Data provided:
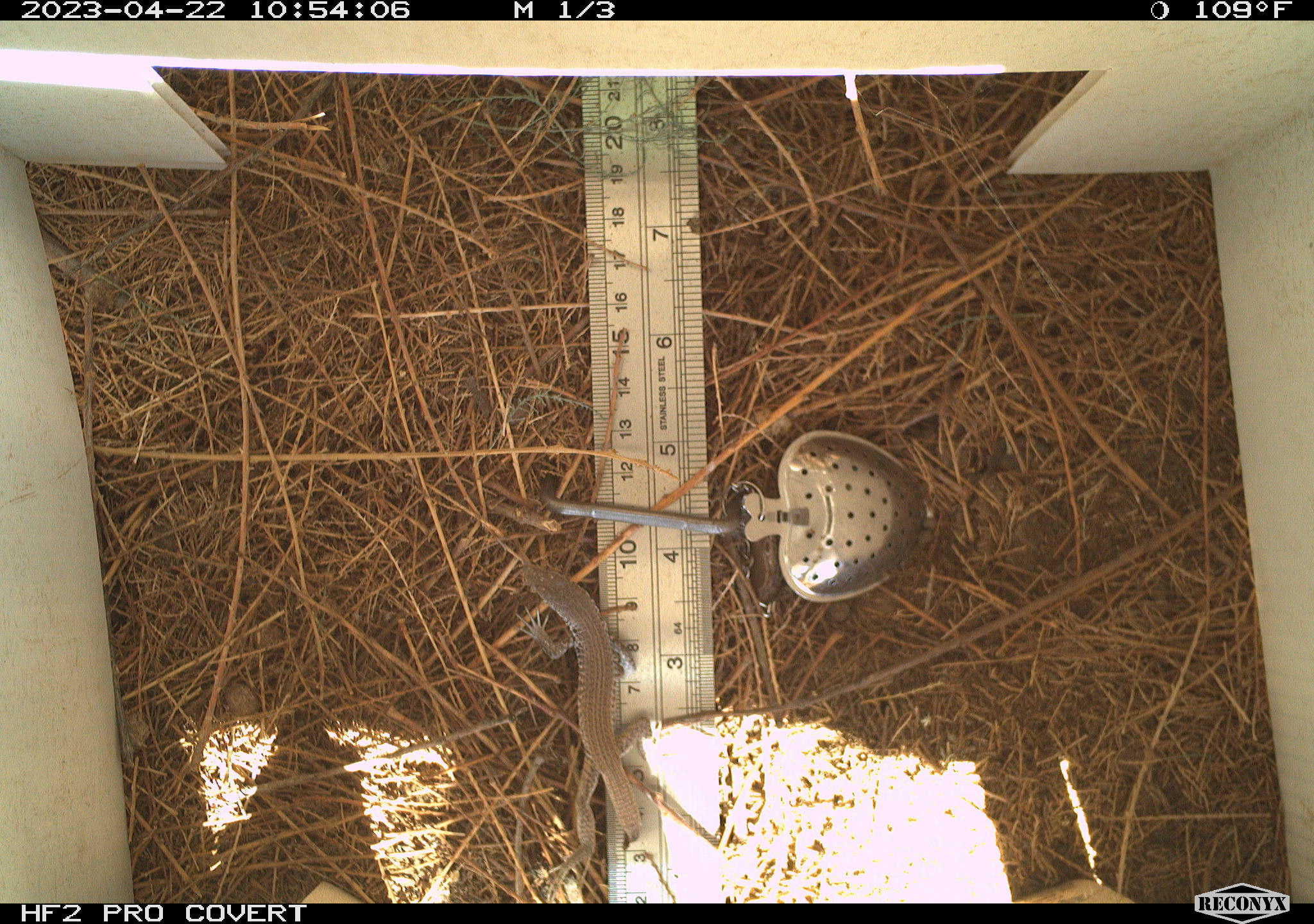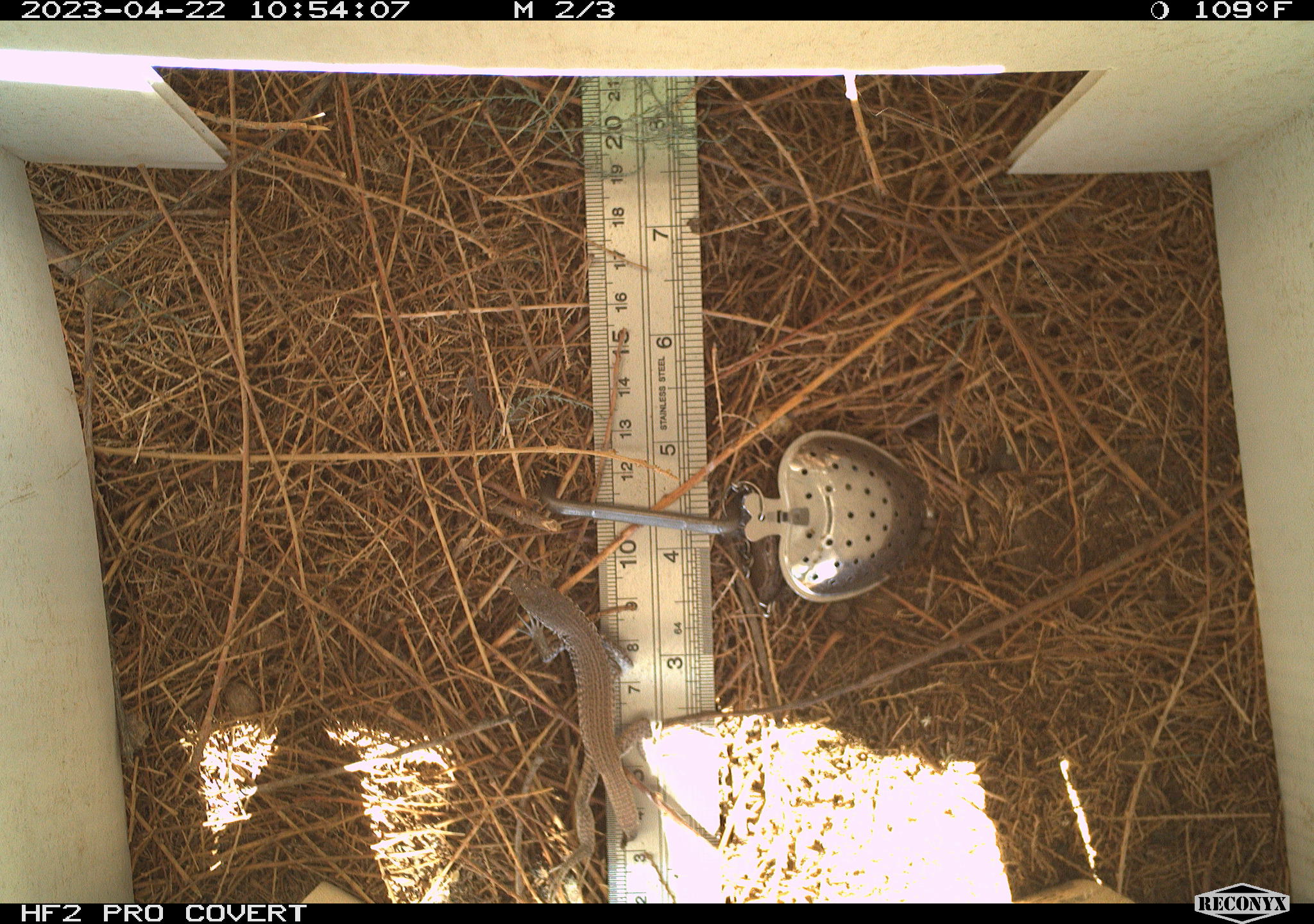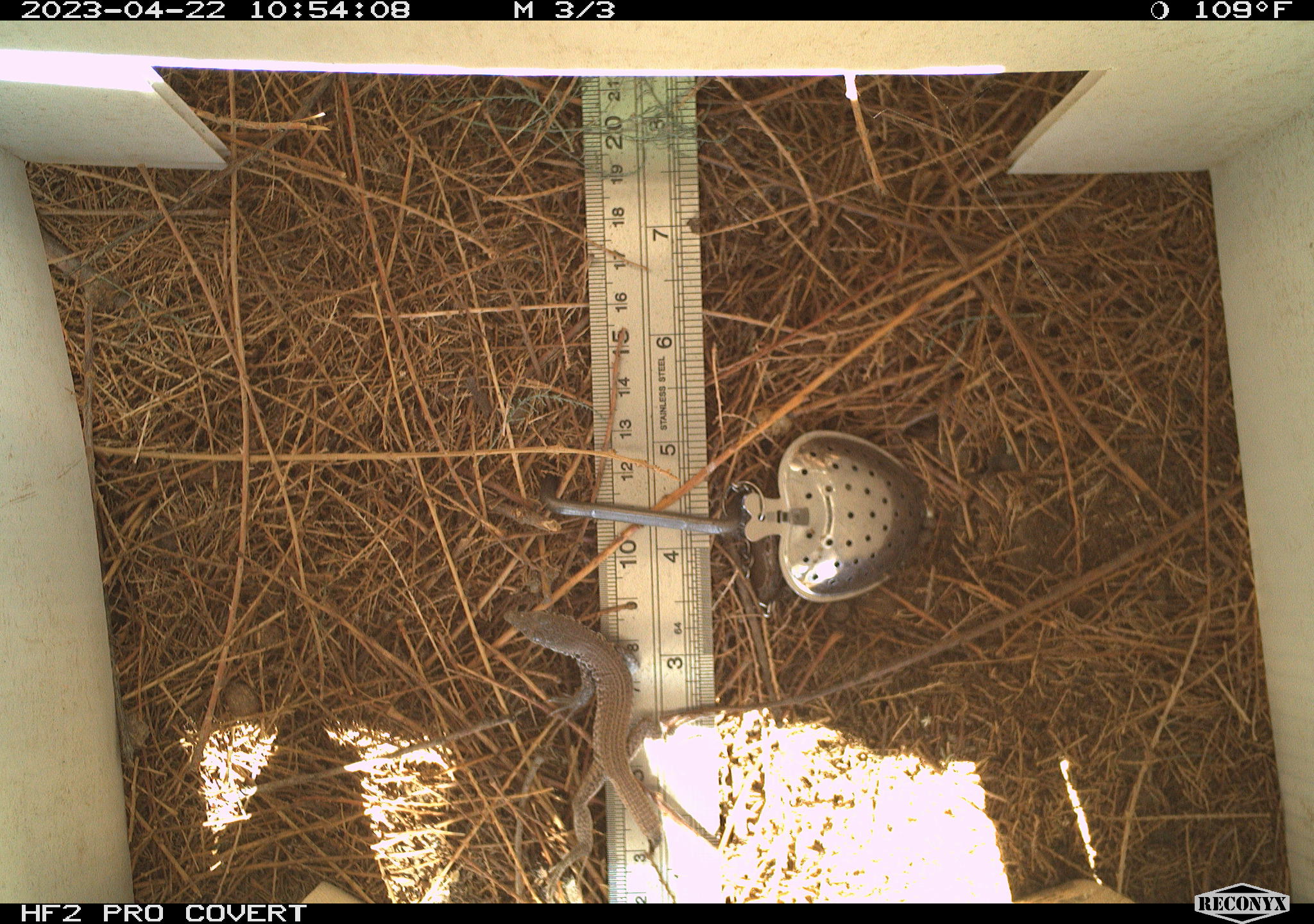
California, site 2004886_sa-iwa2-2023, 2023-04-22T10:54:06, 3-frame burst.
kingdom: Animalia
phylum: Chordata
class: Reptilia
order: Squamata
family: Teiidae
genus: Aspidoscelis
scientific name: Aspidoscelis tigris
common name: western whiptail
---
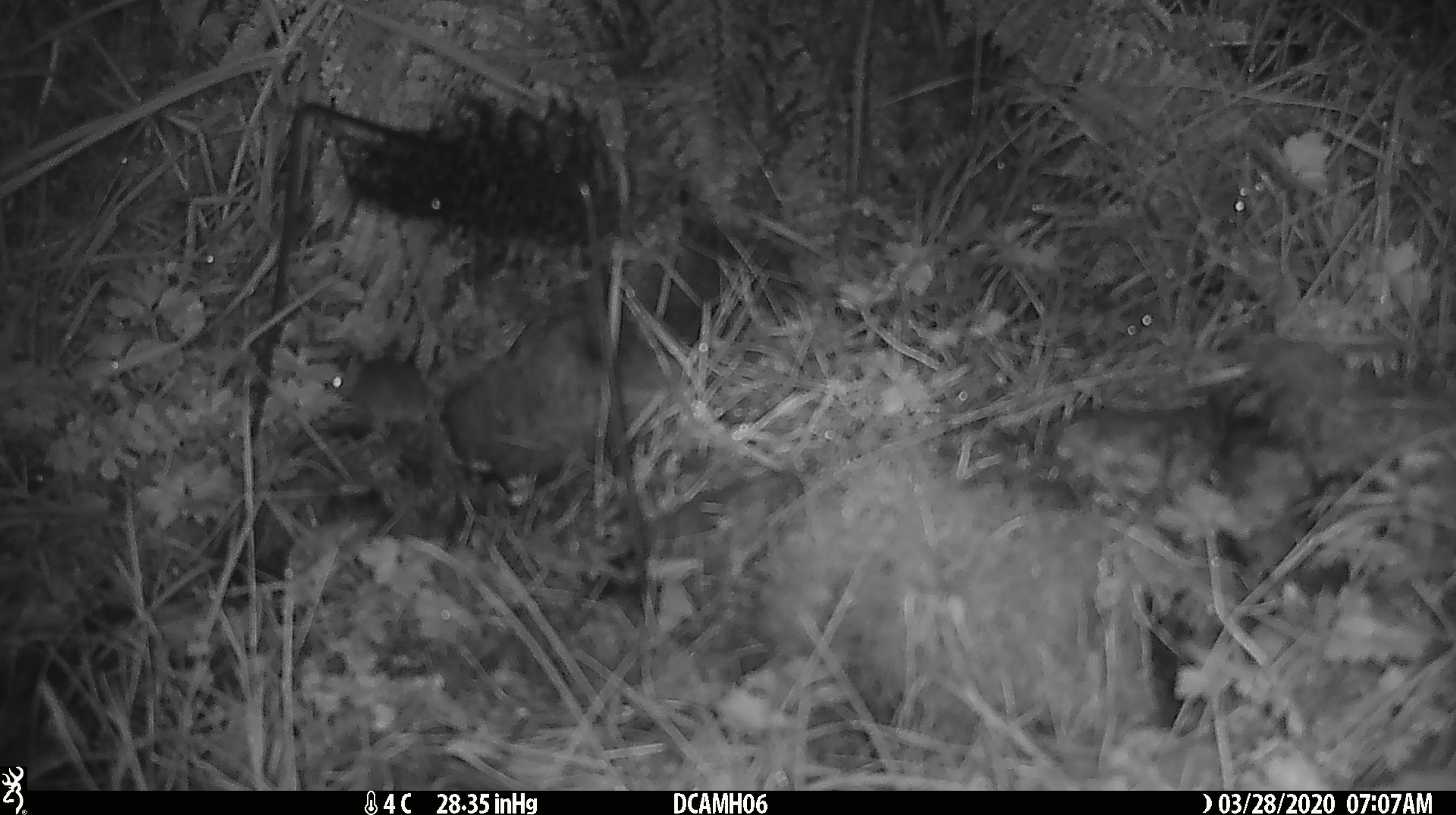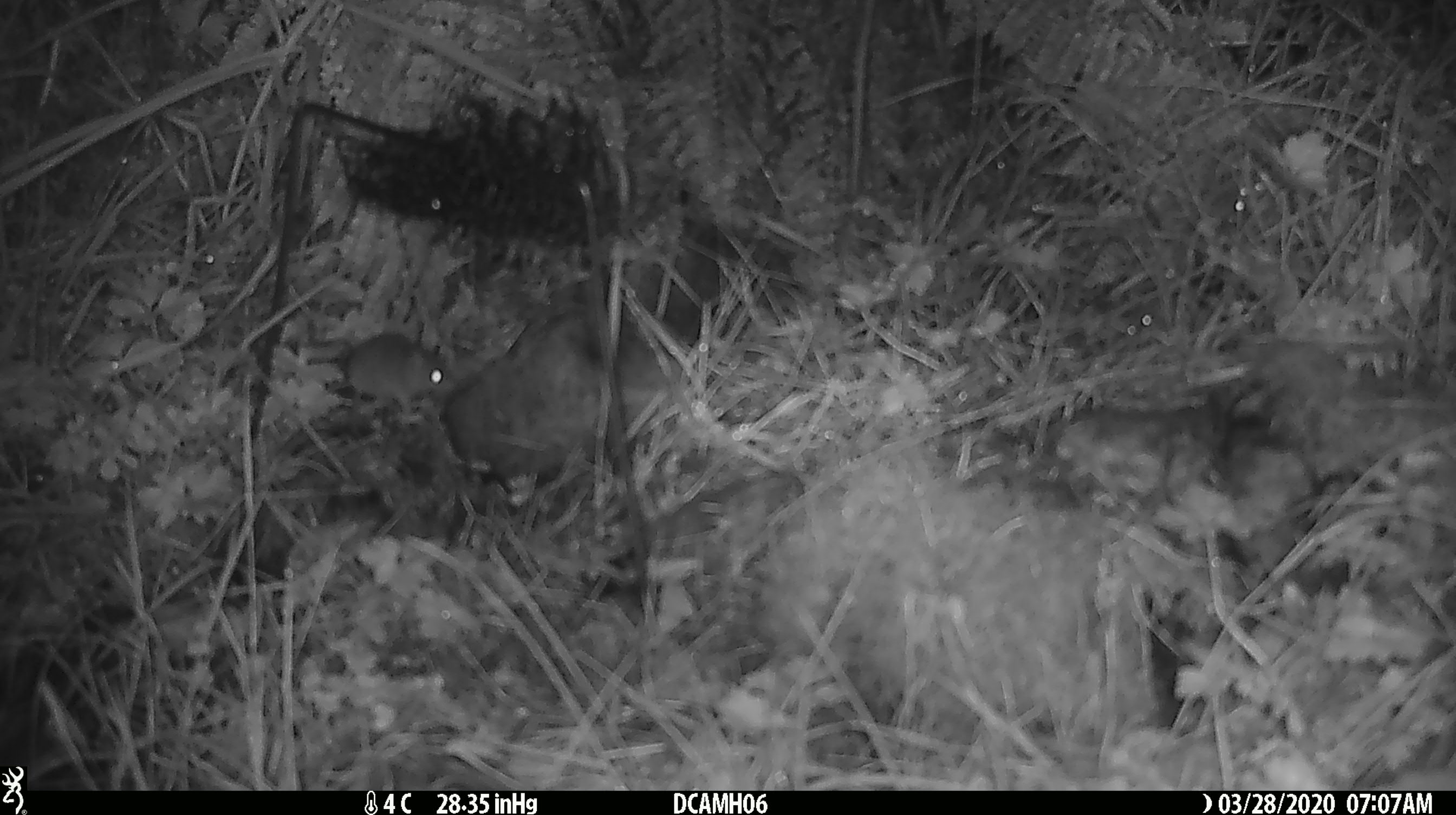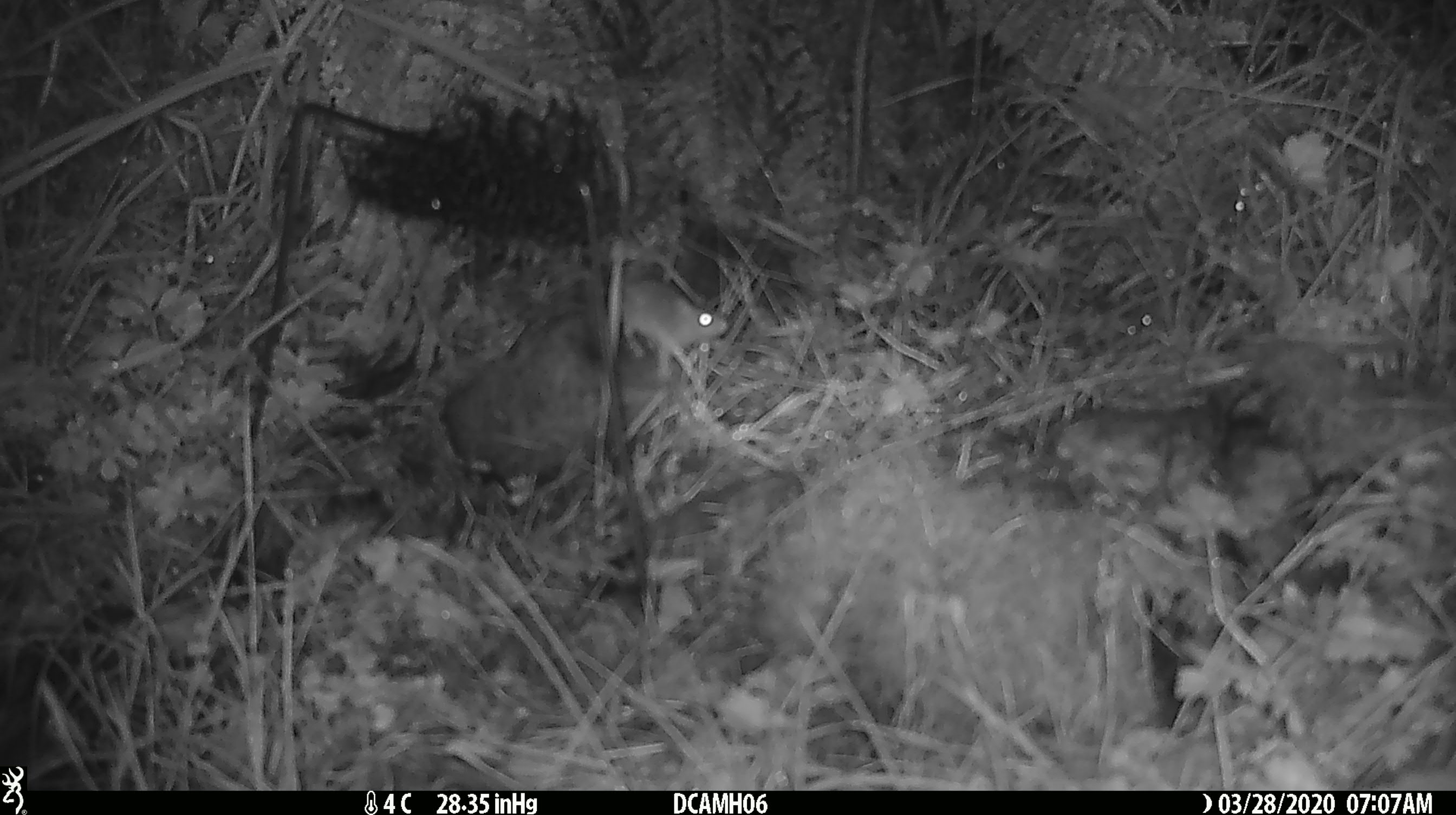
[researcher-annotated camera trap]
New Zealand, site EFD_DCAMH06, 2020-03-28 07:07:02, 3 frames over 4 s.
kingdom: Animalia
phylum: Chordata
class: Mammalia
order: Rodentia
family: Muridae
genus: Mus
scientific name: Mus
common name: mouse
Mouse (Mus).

What you are asked to do: Extract every line containing the string "site" from the data above.

Task solution:
California, site 2004886_sa-iwa2-2023, 2023-04-22T10:54:06, 3-frame burst.
New Zealand, site EFD_DCAMH06, 2020-03-28 07:07:02, 3 frames over 4 s.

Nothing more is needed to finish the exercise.